用語”ハロアルキル”は、前記に定義したアルキル基が1個以上のハロゲン原子により置換されたものを意味する。
【0069】
用語”アルコキシ”は、”アルキル-O-”を意味し、ここでアルキル基は前記に定義したものである。
用語”アリール”は、フェニル基またはナフチル基を意味する。
【0070】
適切には、基RおよびR1は、同一でも異なってもよく、ヒドロキシおよびC1-C6アルコキシから選択される。好ましくは、Rはメトキシまたはエトキシ、より好ましくはエトキシである。
【0071】
好ましくは、nは1または2、より好ましくは1である。
好ましくは、mは0または1、より好ましくは0である。
特に好ましい態様において、nは1であり、mは0であり、Rはフェニル環の2-位にあるエトキシである。
【0072】
工程1
本発明方法は、式(I)の化合物を酸化剤で光学活性化合物の存在下に不斉エポキシ化して、式(II)の化合物の(R,R)-鏡像異性体を製造することから開始する。
【0073】
式(I)の化合物の不斉エポキシ化は、酸化剤を用いて光学活性化合物の存在下で達成される。酸化剤および光学活性化合物が前記オレフィンのエポキシ化を不斉様式で達成して式(II)の化合物の(R,R)-鏡像異性体を製造しうる限り、それらの厳密な性質は決定的ではない。酸化剤自体が光学活性であってもよく、その場合、別個の光学活性化合物を供給する必要はない。
【0074】
適切な酸化剤の例には、ヒドロペルオキシド類、たとえばt-ブチルヒドロペルオキシド、クメンヒドロペルオキシド、α,α-ジメチルフェニルヒドロペルオキシド、ビスジイソブチル-2,5-ジヒドロペルオキシド、1-メチルシクロヘキシルヒドロペルオキシド、もしくはシクロヘキシルヒドロペルオキシド、またはジオキシラン類、特にYian Shi et al. J. Am. Chem. Soc. 1997, 119, 11224-11235により記載されたタイプのキラルジオキシラン類が含まれる。キラルジオキシラン類の場合、ジオキシラン自体がキラルであるので、別個の光学活性化合物を供給する必要はない。

課題: 抜粋によると、特に好ましい態様ではRは何で、フェニル環のどの位置にありますか？ 上の抜粋だけを根拠にしてください。

提供データ:

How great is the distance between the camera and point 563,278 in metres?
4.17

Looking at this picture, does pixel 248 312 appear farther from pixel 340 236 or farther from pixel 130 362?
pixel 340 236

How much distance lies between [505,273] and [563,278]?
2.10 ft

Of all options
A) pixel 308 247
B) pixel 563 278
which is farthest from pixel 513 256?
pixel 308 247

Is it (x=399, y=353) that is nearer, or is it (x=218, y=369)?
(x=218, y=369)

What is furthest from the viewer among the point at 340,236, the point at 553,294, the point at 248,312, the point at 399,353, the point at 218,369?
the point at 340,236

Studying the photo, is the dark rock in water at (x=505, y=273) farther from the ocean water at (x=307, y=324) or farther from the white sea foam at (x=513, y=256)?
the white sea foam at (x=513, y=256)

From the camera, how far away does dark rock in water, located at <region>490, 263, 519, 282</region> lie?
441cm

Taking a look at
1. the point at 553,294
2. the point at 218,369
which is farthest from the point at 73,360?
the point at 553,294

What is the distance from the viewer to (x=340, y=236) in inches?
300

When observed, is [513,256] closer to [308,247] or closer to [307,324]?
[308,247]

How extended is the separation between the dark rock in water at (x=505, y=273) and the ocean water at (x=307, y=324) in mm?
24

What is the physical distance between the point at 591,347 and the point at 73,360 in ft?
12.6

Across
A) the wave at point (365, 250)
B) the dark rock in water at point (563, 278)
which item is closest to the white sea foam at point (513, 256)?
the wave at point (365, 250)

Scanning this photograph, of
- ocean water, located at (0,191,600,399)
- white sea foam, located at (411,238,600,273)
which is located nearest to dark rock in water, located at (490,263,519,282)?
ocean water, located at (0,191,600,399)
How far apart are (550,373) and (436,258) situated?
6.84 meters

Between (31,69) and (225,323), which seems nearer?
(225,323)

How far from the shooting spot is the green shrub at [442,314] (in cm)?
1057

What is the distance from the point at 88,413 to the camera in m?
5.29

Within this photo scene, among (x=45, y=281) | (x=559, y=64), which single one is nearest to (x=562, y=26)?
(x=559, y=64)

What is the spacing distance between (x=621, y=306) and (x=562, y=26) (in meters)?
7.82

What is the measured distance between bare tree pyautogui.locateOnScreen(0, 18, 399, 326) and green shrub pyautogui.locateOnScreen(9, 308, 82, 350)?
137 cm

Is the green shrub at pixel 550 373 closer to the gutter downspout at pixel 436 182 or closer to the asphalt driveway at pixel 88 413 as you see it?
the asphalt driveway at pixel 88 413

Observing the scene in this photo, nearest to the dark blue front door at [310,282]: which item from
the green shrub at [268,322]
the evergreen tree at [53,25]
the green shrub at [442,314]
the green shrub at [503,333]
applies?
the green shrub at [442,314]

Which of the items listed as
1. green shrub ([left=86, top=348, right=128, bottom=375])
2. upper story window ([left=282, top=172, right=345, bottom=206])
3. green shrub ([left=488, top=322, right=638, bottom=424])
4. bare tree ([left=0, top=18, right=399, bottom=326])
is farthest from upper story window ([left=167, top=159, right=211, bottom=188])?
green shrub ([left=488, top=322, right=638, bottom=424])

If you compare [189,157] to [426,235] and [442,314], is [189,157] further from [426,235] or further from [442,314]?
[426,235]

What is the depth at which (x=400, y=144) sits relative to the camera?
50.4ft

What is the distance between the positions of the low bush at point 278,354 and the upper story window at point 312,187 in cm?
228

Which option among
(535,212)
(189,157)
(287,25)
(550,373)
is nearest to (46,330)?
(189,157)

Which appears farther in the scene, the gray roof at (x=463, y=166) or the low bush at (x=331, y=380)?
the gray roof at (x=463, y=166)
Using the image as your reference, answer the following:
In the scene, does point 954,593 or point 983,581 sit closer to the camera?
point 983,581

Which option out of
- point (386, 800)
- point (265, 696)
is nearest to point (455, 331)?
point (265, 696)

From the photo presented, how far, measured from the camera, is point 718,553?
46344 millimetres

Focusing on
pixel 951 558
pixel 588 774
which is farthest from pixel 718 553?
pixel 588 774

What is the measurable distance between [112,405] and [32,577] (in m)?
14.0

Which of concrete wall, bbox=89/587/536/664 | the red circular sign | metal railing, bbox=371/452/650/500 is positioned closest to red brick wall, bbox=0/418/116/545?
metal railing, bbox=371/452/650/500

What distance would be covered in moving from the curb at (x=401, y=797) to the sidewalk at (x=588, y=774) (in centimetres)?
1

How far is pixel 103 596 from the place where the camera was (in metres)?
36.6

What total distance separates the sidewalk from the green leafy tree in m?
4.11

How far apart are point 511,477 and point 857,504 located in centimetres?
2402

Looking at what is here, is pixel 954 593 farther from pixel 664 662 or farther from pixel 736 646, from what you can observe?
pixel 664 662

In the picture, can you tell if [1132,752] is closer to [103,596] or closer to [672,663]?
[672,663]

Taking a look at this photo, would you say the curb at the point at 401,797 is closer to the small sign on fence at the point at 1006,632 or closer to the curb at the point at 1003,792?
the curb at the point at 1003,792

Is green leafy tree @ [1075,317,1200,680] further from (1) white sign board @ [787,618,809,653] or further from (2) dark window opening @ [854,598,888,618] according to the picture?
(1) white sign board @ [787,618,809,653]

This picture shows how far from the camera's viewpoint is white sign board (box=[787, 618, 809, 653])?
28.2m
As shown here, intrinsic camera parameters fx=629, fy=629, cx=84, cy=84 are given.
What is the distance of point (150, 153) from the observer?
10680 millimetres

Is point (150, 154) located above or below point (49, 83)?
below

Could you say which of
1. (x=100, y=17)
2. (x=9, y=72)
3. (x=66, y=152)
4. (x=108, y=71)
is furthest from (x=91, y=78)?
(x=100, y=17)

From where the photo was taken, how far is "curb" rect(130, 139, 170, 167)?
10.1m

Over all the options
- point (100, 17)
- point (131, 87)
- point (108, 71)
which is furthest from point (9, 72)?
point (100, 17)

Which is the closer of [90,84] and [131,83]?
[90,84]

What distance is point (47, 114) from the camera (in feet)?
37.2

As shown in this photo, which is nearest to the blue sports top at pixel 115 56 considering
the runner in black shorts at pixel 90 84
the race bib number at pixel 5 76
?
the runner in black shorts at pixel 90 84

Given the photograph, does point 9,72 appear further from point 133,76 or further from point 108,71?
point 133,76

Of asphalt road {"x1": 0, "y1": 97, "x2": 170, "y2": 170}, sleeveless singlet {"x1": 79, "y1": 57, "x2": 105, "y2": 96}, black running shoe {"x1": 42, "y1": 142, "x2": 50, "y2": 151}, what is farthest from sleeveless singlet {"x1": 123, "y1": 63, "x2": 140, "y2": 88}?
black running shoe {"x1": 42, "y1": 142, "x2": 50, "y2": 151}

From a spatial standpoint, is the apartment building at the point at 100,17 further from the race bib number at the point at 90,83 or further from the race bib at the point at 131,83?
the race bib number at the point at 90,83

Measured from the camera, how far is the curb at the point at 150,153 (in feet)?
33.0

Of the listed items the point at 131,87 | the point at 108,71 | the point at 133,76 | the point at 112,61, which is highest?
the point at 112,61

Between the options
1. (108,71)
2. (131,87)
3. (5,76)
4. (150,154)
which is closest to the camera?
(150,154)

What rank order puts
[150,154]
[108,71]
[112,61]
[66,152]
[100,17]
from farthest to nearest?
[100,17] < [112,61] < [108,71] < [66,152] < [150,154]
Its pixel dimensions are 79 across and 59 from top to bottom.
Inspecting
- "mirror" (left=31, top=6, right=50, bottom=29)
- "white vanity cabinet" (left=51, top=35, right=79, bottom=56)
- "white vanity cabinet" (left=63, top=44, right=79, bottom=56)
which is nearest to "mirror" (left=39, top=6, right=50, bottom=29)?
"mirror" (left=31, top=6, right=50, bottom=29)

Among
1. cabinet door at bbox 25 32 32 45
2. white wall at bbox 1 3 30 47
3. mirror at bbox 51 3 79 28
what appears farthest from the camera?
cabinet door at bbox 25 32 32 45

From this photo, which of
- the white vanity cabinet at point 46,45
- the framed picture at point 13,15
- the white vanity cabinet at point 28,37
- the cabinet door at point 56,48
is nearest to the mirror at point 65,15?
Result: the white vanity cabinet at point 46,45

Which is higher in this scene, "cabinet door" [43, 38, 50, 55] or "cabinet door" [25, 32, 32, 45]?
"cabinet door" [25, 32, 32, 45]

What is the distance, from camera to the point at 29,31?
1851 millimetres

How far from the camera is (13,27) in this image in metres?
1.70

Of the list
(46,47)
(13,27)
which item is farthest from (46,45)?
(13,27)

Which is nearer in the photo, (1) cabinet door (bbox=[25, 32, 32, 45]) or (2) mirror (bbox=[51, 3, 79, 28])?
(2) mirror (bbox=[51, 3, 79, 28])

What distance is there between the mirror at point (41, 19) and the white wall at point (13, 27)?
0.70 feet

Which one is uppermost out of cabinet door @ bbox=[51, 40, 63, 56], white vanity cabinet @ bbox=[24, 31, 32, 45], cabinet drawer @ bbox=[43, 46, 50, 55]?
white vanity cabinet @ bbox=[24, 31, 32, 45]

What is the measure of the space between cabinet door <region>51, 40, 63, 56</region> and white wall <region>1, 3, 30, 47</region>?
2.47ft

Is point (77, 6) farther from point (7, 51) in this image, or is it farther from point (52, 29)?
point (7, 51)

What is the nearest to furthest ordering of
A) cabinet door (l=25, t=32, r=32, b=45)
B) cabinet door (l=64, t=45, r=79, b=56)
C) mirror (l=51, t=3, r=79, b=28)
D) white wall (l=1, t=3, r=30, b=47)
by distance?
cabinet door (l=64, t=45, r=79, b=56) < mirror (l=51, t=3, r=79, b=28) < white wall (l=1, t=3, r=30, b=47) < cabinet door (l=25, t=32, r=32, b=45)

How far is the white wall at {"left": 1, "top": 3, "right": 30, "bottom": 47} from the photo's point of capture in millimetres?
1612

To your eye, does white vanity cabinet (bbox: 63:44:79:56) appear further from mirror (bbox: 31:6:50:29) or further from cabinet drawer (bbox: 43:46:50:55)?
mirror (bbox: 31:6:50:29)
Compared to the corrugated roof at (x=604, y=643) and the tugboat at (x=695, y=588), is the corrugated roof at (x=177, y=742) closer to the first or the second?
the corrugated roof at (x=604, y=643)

演習結果: Rはエトキシで、フェニル環の2-位にあります。